[Page excerpt]
□ □ □

At the beginning of the story, most of the people living in the building get along quite well. There are the usual nitpicky problems one would expect when 2,000 people are jammed together, but overall people move freely from the top to the bottom floors. A person living on the bottom floors can easily go to the observation deck on the top of the building to enjoy the view, or shop at the two banks of stores on the tenth and thirty-fifth floors. Children swim and play in the pools and playgrounds throughout the high rise without any interference. Despite the fact that well to do people live in the building, with celebrities and executives on the top floors, middle-class people on the middle floors, and airline pilots and the like on the bottom ten floors, everyone gets along reasonably well-at first.
Then things change. The gossip level increases among the residents, and parties held on different floors start to exclude people from other areas. In quick succession, objects start to land on balconies, dropped by residents on higher levels. Equipment failures, such as electrical outages, lead to mild assaults between residents. Cars parked close to the building are vandalized, and a jeweler living on the fortieth floor does a swan dive out of the window. Every incident leads to further acts of violence and increasing chaos in the lives of those in the building. People begin to take a greater interest in what's going on where they live than in outside activities and jobs. As the violence escalates, elevators and lobbies on each floor turn into armed camps as the residents attempt to block any encroachments on their territory. What starts out as a book about living in a technological marvel quickly morphs into a study of how technology can cause human beings to regress back into primitivism. Moreover, Ballard tries to draw a correlation between the technology of the building and this descent into a Stone Age mentality. He shows in detail how the residents of the apartments sink back into the morass, passing through a classical Marxist structure of bourgeoisie-proletariat, moving on to a clan/tribal system, to a system of stark individuality. In short, Ballard tries to equate our striving towards individuality through technology with how we started out in our evolution as hunter-gatherers, as individuals seeking individual gains. The promise that technology will liberate the individual is not the highest form of evolution, argues Ballard, but is actually a return to the lowest forms of human expression.

□ □ □

[Available data]
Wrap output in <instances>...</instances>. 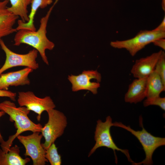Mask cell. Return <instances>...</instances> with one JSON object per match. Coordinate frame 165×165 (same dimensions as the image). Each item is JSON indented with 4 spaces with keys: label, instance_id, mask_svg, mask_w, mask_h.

□ □ □

[Required work]
1. Write out everything in the high-rise review from "At the beginning" down to "reasonably well-at first.".
2. In the high-rise review, what systems do the residents pass through as they sink back into the morass? List them in order.
3. Proceed with the high-rise review, picking up after its final sentence.

[Per-task answers]
1.
At the beginning of the story, most of the people living in the building get along quite well. There are the usual nitpicky problems one would expect when 2,000 people are jammed together, but overall people move freely from the top to the bottom floors. A person living on the bottom floors can easily go to the observation deck on the top of the building to enjoy the view, or shop at the two banks of stores on the tenth and thirty-fifth floors. Children swim and play in the pools and playgrounds throughout the high rise without any interference. Despite the fact that well to do people live in the building, with celebrities and executives on the top floors, middle-class people on the middle floors, and airline pilots and the like on the bottom ten floors, everyone gets along reasonably well-at first.

2.
a classical Marxist structure of bourgeoisie-proletariat
a clan/tribal system
a system of stark individuality

3.
Within a few pages of the story, I thought this might turn out to be very similar to a Bentley Little book. Little, nominally a horror writer but often a social satirist, often takes a situation like this and shows how people collapse under the pressures of modern life. My belief was not born out, however, not because Ballard doesn't take certain situations over the top but because he imbues his work with a significant philosophical subtext that Little would never write about. Bentley Little is all about focusing on the over the top, outrageous incidents of humanity's decline, whereas Ballard is more interested in serving as a preacher on anti-humanistic technology, thundering out a jeremiad concerning where we might go if we do not take the time to think very carefully about the society we wish to create.
"High Rise" is a dark, forbidding tale of woe that is sure to get a reaction from anyone who reads it. There seem to be few out there who can deliver such devastating blows to our love of technology as Ballard does in his works. This author is often referred to as a science fiction writer, but "High Rise" works just as well on a horror level. So does "Crash," when I think about it, although the cold, detached prose of that book is not present in "High Rise." Whatever genre Ballard falls into, this book delivers on every level.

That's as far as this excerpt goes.